Single Allocation, Linear Memory

type Offset = u32;

struct Offsets(Vec<Offset>);

impl Offsets {
    fn serialize(&self, output: &mut impl io::Write) -> io::Result<()> {
        let mut buffer = Vec::with_capacity(size_of::<Offset>() + (size_of::<Offset>() * self.0.len());
       
        // insert the count
        buffer.extend_from_slice(&(self.0.len() as u32).to_le_bytes());

        // insert the offsets
        for offset in &self.0 {
            buffer.extend_from_slice(&offset.to_le_bytes());
        }

        // dump
        output.write_all(buffer.as_slice())       
    }
}

Constant Memory via Fixed-Size Buffer

unimplemented!()

The general idea is to allocate a fixed-size slice (e.g 4096 bytes in size) and when this buffer fills, write it to the output.
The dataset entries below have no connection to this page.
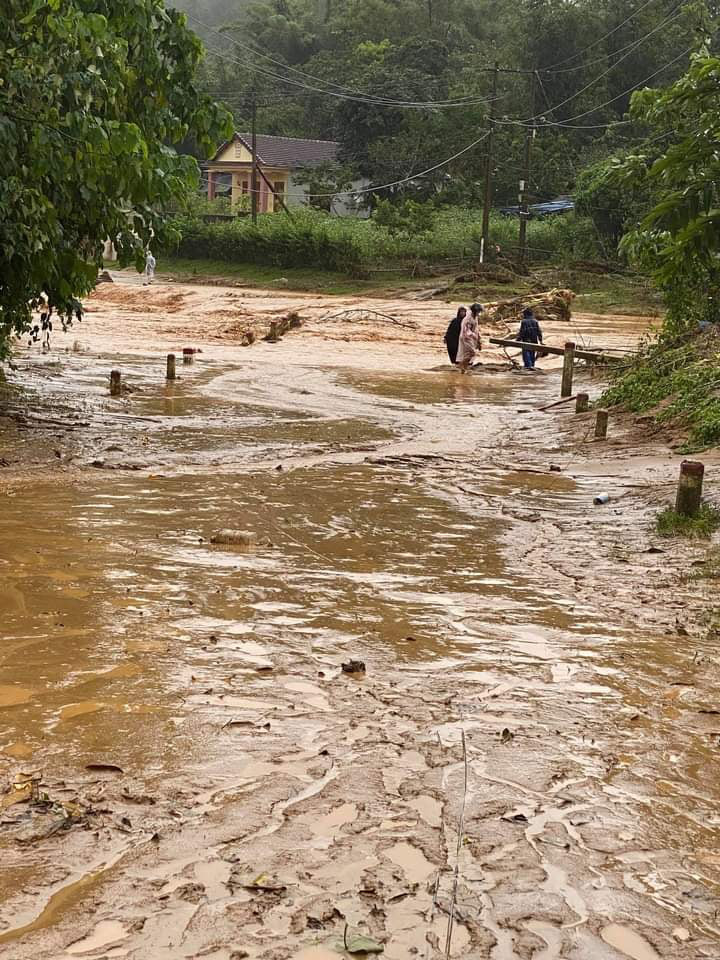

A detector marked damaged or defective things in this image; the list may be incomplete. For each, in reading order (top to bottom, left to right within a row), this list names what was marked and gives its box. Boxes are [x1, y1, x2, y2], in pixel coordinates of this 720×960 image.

damaged road [0, 274, 716, 956]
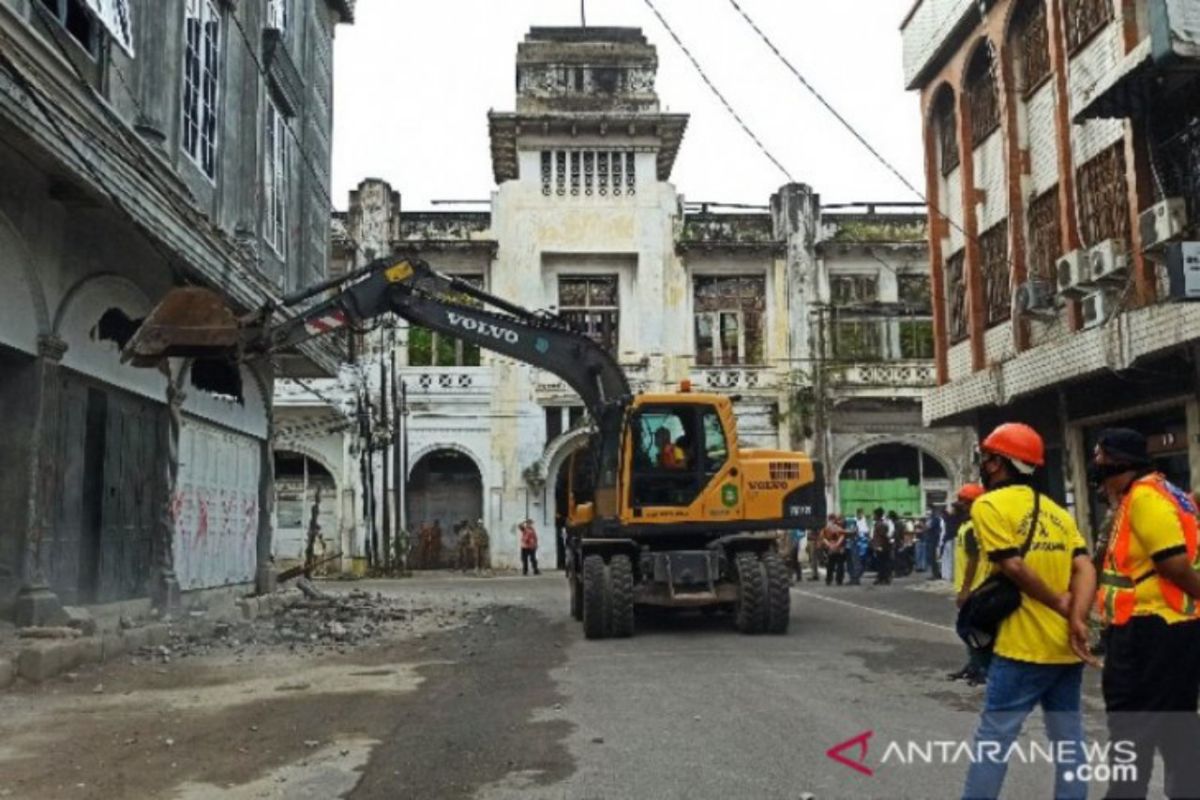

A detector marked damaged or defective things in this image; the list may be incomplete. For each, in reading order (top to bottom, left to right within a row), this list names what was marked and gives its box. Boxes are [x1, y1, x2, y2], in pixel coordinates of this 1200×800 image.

broken window [37, 0, 99, 55]
broken window [181, 0, 222, 179]
broken window [262, 97, 288, 256]
broken window [408, 273, 482, 364]
broken window [559, 277, 619, 355]
broken window [696, 273, 768, 364]
broken window [830, 278, 878, 309]
broken window [830, 319, 888, 362]
broken window [897, 275, 931, 311]
broken window [931, 90, 960, 178]
broken window [950, 253, 969, 345]
broken window [964, 44, 1003, 146]
broken window [979, 219, 1008, 326]
broken window [1012, 0, 1051, 97]
broken window [1022, 188, 1060, 284]
broken window [1070, 0, 1113, 53]
broken window [1075, 142, 1128, 245]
This is basically the same thing as a BufWriter so it's not worth implementing.

Constant Memory via IoSlice

use std::io;
use std::mem::size_of;

type Offset = u32;

struct Offsets(Vec<Offset>);

impl Offsets {
    #[cfg(target_endian = "little")]
    fn serialize(&self, mut output: impl io::Write) -> io::Result<()> {
        let len = (self.0.len() as u32).to_le_bytes();

        let offsets: &[u8] = zerocopy::AsBytes::as_bytes(self.0.as_slice());

        let to_write = len.len() + offsets.len();
        let mut written = 0;
        while written < to_write {
            if written < 4 {
                let io_slices = [
                    io::IoSlice::new(&len[written..]),
                    io::IoSlice::new(offsets),
                ];

                written += output.write_vectored(&io_slices)?;
            } else {
                written += output.write(&offsets[(written-4)..])?;
            }
        }

        Ok(())
    }
    #[cfg(target_endian = "big")]
    fn serialize(&self, mut output: impl io::Write) -> io::Result<()> {
        let mut buffer = Vec::with_capacity(size_of::<u32>() + (size_of::<u32>() * self.0.len()));

        // insert the count
        buffer.extend_from_slice(&(self.0.len() as u32).to_le_bytes());

        // insert the offsets
        for offset in &self.0 {
            buffer.extend_from_slice(&offset.to_le_bytes());
        }

        // dump
        output.write_all(buffer.as_slice())
    }
}

In the best case, zero allocations are performed, and the code is largely zero-copy if at all possible. The only allocations that may occur would be within Write, and we can't control that. Memory overhead is two usize pointers, so 16 bytes, regardless of how large the underlying vector is. This is only possible on little-endian hardware. On big-endian hardware, we need a buffer, so we fall back to the first implementation.